Motion GB/JA! (Seraina Patzen, JA!): Zwischennutzungen statt Leerstand

In der Stadt Bern herrscht nach wie vor Wohnungsnot. Trotzdem gibt es aus unterschiedlichen Gründen immer noch über längere Zeit leerstehenden Wohnungen und Häuser in der Stadt Bern. Im letzten Jahr machten gleich mehrere Hausbesetzungen auf diesen störenden Zustand aufmerksam. Zuletzt im Januar 2015, als in der hinteren Länggasse ein seit sechs Jahren leerstehendes Haus besetzt wurde. Das Haus wurde nach nur gerade einem Tag polizeilich geräumt. (http://www.derbund.ch/bern/nachrichten/Polizei-nimmt-Hausbesetzer-in-Laenggasse-fest/story/12117686)

1999 wurde in der Stadt Bern in einer Volksabstimmung das Wohnnutzungsreglement abgelehnt. Dieses Reglement hätte eine Meldepflicht von leerstehendem Wohnraum, eine Nutzungspflicht von Wohnraum und eine Vermittlung der Verwaltung zwischen Wohnungssuchenden und EigentümerInnen vorgesehen. Diese Vorlage zeigt, dass eine Melde- und Nutzungspflicht von leerstehendem Wohnraum grundsätzlich möglich und umsetzbar sind.

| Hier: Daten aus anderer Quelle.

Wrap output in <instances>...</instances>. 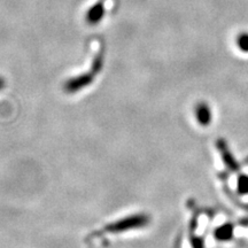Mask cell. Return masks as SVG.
I'll return each instance as SVG.
<instances>
[{
	"label": "cell",
	"instance_id": "obj_5",
	"mask_svg": "<svg viewBox=\"0 0 248 248\" xmlns=\"http://www.w3.org/2000/svg\"><path fill=\"white\" fill-rule=\"evenodd\" d=\"M2 86H4V82H2V80H1V79H0V89H1V88H2Z\"/></svg>",
	"mask_w": 248,
	"mask_h": 248
},
{
	"label": "cell",
	"instance_id": "obj_3",
	"mask_svg": "<svg viewBox=\"0 0 248 248\" xmlns=\"http://www.w3.org/2000/svg\"><path fill=\"white\" fill-rule=\"evenodd\" d=\"M231 232H232V230H231L230 226H225V228L219 229V230H218V233H217V237H218L219 239L225 240L226 238L230 237V235H231Z\"/></svg>",
	"mask_w": 248,
	"mask_h": 248
},
{
	"label": "cell",
	"instance_id": "obj_4",
	"mask_svg": "<svg viewBox=\"0 0 248 248\" xmlns=\"http://www.w3.org/2000/svg\"><path fill=\"white\" fill-rule=\"evenodd\" d=\"M239 191L243 193L248 192V177H240L239 179Z\"/></svg>",
	"mask_w": 248,
	"mask_h": 248
},
{
	"label": "cell",
	"instance_id": "obj_2",
	"mask_svg": "<svg viewBox=\"0 0 248 248\" xmlns=\"http://www.w3.org/2000/svg\"><path fill=\"white\" fill-rule=\"evenodd\" d=\"M197 116L198 120L201 124L206 125V124L209 123L210 121V111L209 108L206 106V105H200L197 109Z\"/></svg>",
	"mask_w": 248,
	"mask_h": 248
},
{
	"label": "cell",
	"instance_id": "obj_1",
	"mask_svg": "<svg viewBox=\"0 0 248 248\" xmlns=\"http://www.w3.org/2000/svg\"><path fill=\"white\" fill-rule=\"evenodd\" d=\"M146 216H133L130 218L124 219L119 223H114L107 228L108 232H120L125 230V229L136 228V226H142L146 224Z\"/></svg>",
	"mask_w": 248,
	"mask_h": 248
}]
</instances>
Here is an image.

Im Jahr 2009 wurde die überwiesene interfraktionelle Motion „Leerstand ist kein Zustand“ ohne Erfüllung abgeschrieben. Erreicht wurde einzig die Definition einer Ansprechperson in der Verwaltung für Anfragen betreffend Zwischennutzungen. Die restlichen Punkte, die die Einführung eines Meldesystems für leerstehenden Wohnraum und ein Anreizsystem für den Abschluss von Zwischennutzungsverträgen forderten, wurden ohne Erfüllung abgeschrieben.

Die klare Annahme der Wohninitiative im Mai 2014 zeigt deutlich, dass die Wohnungsnot und der damit verbundene Anstieg der Mietzinse in der Bevölkerung als Problem wahrgenommen werden. Dementsprechend ist es legitim, ein Reglement zur Förderung von Zwischennutzungen erneut zu diskutieren. Es darf nicht sein, dass in einer Stadt mit grassierender Wohnungsnot, Häuser über Jahre ungenutzt bleiben und leer stehen.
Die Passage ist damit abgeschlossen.